DIRECTIONS FOR THIS TASK | Could you retype every line of the material below word for word, leaving out the pictures?

Spatial data with pictures

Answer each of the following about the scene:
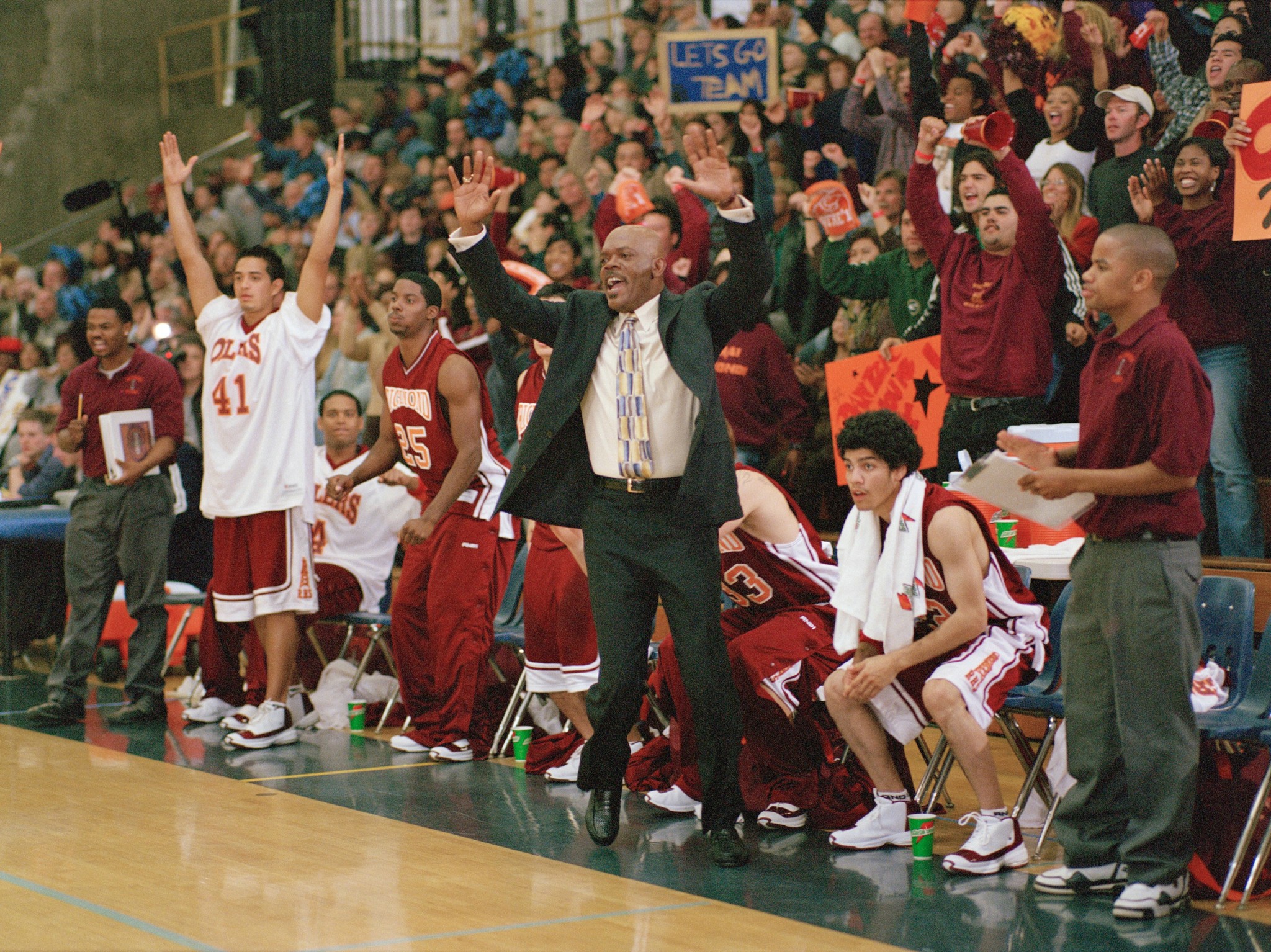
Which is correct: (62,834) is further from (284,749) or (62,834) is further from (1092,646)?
(1092,646)

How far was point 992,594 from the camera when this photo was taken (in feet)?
16.1

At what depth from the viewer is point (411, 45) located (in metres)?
18.5

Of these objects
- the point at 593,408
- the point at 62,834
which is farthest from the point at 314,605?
the point at 593,408

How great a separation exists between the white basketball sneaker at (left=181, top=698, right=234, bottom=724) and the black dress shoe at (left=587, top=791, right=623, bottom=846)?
3.35 metres

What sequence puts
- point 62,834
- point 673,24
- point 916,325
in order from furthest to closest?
point 673,24 → point 916,325 → point 62,834

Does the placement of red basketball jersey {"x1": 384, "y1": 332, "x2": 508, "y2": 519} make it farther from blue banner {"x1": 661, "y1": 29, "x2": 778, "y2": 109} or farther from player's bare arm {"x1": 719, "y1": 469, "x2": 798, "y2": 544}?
blue banner {"x1": 661, "y1": 29, "x2": 778, "y2": 109}

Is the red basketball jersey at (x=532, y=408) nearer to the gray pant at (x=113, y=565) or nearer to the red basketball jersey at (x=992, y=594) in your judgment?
the red basketball jersey at (x=992, y=594)

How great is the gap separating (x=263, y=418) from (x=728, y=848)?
342 centimetres

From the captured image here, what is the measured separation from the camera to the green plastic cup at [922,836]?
466cm

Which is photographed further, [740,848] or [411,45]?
[411,45]

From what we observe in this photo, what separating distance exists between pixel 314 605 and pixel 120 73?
46.0ft

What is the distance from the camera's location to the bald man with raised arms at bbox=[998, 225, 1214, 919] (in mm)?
4090

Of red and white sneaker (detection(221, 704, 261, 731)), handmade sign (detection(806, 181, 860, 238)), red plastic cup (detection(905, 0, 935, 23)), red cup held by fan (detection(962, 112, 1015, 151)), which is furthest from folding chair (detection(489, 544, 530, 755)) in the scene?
red plastic cup (detection(905, 0, 935, 23))

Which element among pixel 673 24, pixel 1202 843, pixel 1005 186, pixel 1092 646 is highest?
pixel 673 24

SOLUTION BELOW |
Answer each of the following about the scene:
Which is correct: (62,834) is further from (284,749) or (62,834) is further from (1092,646)?
(1092,646)

How far was point 992,594 from the camera when this photo was taken (in feet)?
16.1

At what depth from the viewer is point (411, 45) located (in metres)?
18.5

Of these objects
- the point at 593,408
- the point at 62,834
which is farthest from the point at 314,605?
the point at 593,408

How great a separation exists between the white basketball sneaker at (left=181, top=698, right=234, bottom=724) and the black dress shoe at (left=587, top=791, right=623, bottom=846)?
3.35 metres

What sequence puts
- point 62,834
- point 673,24
- point 916,325
in order from furthest to closest?
point 673,24 → point 916,325 → point 62,834

Does the placement of red basketball jersey {"x1": 384, "y1": 332, "x2": 508, "y2": 519} make it farther from blue banner {"x1": 661, "y1": 29, "x2": 778, "y2": 109} or farther from player's bare arm {"x1": 719, "y1": 469, "x2": 798, "y2": 544}?
blue banner {"x1": 661, "y1": 29, "x2": 778, "y2": 109}

Is the red basketball jersey at (x=532, y=408) nearer to the gray pant at (x=113, y=565) or nearer to the red basketball jersey at (x=992, y=594) in your judgment?
the red basketball jersey at (x=992, y=594)

How great is the gap separating (x=263, y=418) from (x=728, y=848)?
342 centimetres

From the captured image here, what is the measured separation from the camera to the green plastic cup at [922,836]?
466cm

Which is photographed further, [740,848] or [411,45]?
[411,45]

From what we observe in this photo, what separating distance exists between pixel 314 605 and pixel 120 73?
46.0ft

What is the distance from the camera's location to the bald man with raised arms at bbox=[998, 225, 1214, 919] (in mm)?
4090

Of red and white sneaker (detection(221, 704, 261, 731)), handmade sign (detection(806, 181, 860, 238)), red plastic cup (detection(905, 0, 935, 23)), red cup held by fan (detection(962, 112, 1015, 151)), which is furthest from folding chair (detection(489, 544, 530, 755)) in the scene?
red plastic cup (detection(905, 0, 935, 23))

Which element among pixel 673 24, pixel 1202 843, pixel 1005 186, pixel 1092 646 is highest?
pixel 673 24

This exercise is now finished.